- Ya han llegado las primeras cartas: Trump impone aranceles a siete países, casi calcados a los de abril
- Trump incide en todas sus creencias erróneas sobre cómo funciona el comercio
- El origen de la obsesión de Trump con los aranceles: una humillante derrota contra japoneses por comprar el piano de Casablanca
Si hay algo que parece claro es que las cartas a los líderes de Corea del Sur y Japón están escritas por el propio Donald Trump en persona. Desde la primera a la última línea reflejan su estilo, con mayúsculas aleatorias por todo el mensaje, y su pensamiento sobre aranceles y relaciones comerciales. Una combinación que deja muchas frases inesperadas, extrañas y sacadas de sus tuits a lo largo de la carta.
Un «COMERCIO justo»: La carta comienza con «Es un gran honor para mí enviarte esta carta porque demuestra la fuerza y compromiso de nuestra Relación Comercial», para luego añadir que «hemos decidido avanzar contigo, solo con un COMERCIO más justo y equilibrado», mostrando su querencia por las mayúsculas como forma de destacar palabras importantes.
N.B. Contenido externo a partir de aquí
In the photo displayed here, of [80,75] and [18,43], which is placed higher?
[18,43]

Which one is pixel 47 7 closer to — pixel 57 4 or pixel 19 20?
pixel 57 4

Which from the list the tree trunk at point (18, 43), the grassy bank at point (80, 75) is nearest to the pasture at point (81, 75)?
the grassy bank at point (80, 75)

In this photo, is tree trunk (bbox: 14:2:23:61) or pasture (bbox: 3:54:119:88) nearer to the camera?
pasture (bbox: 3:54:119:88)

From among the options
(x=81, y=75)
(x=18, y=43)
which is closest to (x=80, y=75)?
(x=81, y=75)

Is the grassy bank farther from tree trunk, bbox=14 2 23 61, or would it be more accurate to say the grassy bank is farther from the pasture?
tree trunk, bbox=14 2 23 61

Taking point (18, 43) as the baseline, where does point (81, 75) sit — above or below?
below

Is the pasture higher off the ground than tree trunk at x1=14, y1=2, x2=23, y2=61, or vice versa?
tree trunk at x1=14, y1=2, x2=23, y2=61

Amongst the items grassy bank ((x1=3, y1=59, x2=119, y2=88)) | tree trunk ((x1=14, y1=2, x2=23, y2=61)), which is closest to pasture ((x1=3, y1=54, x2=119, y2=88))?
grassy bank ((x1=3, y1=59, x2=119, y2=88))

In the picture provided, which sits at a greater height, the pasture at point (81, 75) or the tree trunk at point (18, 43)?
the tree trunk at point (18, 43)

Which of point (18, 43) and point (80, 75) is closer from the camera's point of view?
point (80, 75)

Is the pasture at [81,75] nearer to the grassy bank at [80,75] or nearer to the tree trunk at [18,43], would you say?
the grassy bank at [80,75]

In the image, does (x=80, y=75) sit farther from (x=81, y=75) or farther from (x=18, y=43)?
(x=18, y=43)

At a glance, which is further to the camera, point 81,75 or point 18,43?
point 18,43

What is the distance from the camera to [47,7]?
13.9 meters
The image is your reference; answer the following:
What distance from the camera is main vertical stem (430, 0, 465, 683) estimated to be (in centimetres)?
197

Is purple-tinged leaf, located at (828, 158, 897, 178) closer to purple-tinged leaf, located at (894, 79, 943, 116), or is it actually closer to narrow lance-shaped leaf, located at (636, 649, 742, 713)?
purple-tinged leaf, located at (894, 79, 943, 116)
La «Economía Número Uno»: A continuación, dice que «os invitamos a participar en la extraordinaria Economía de EEUU, el Mercado Número Uno en el Mundo, con diferencia», en una extraña imagen de un país invitando a otro a venderle cosas. Trump ha dicho que su idea del comercio internacional es la de que él es «el dueño de un centro comercial muy deseable», y que los aranceles son «un alquiler» que él, como dueño, cobra a otros países por ir a vender o comprar en los locales del centro comercial, como «un coste de hacer negocios».
El «comercio recíproco»: A continuación, se queja de que «nuestra relación, por desgracia, ha estado muy lejos de ser recíproca», apuntando a su obsesión con tener un comercio equilibrado, cuando, según recuerdan los economistas, el desequilibrio comercial no es más que el efecto de la disparidad entre el ahorro y el consumo de las empresas, habitantes y Gobiernos de los países, y EEUU es el país más gastador del mundo. Un superávit comercial puede ser una mala noticia, y una señal de que la economía del país no es capaz de impulsar el suficiente consumo de las familias.
Un 25% es poco: «Por favor, entended que el arancel del 25% es mucho menos de lo necesario para eliminar la disparidad de Déficit Comercial que tenemos con vuestro País», insiste, recordando los extraños y polémicos cálculos de los llamados «aranceles recíprocos» de abril, que simplemente dividían el déficit comercial entre la relación comercial total de ambos países, y luego dividían el porcentaje resultante entre dos. Y acusa al país de «tener un mercado cerrado» por la diferencia comercial, como si el hecho de que los consumidores japoneses (o surcoreanos) no importaran tantos productos como los estadounidenses fuera por una prohibición gubernamental.
El Made in Japan, fabricado en EEUU: A continuación, incide en otra de sus creencias insistentes: «No habrá aranceles si Japón decide construir o manufacturar sus productos en EEUU». Japón (o Corea), como país, no produce nada: son las empresas y las familias las que lo hacen. Incluso las empresas públicas son empresas, entidades distintas a los países y los Estados. Y también aparece uno de los errores fundamentales de Trump: la creencia de que son los países extranjeros los que pagan los aranceles, y no los importadores estadounidenses, que son los que realmente los pagan a la Hacienda de EEUU. Trump parece tener una cierta confusión sobre el papel de los países y los Gobiernos en el comercio.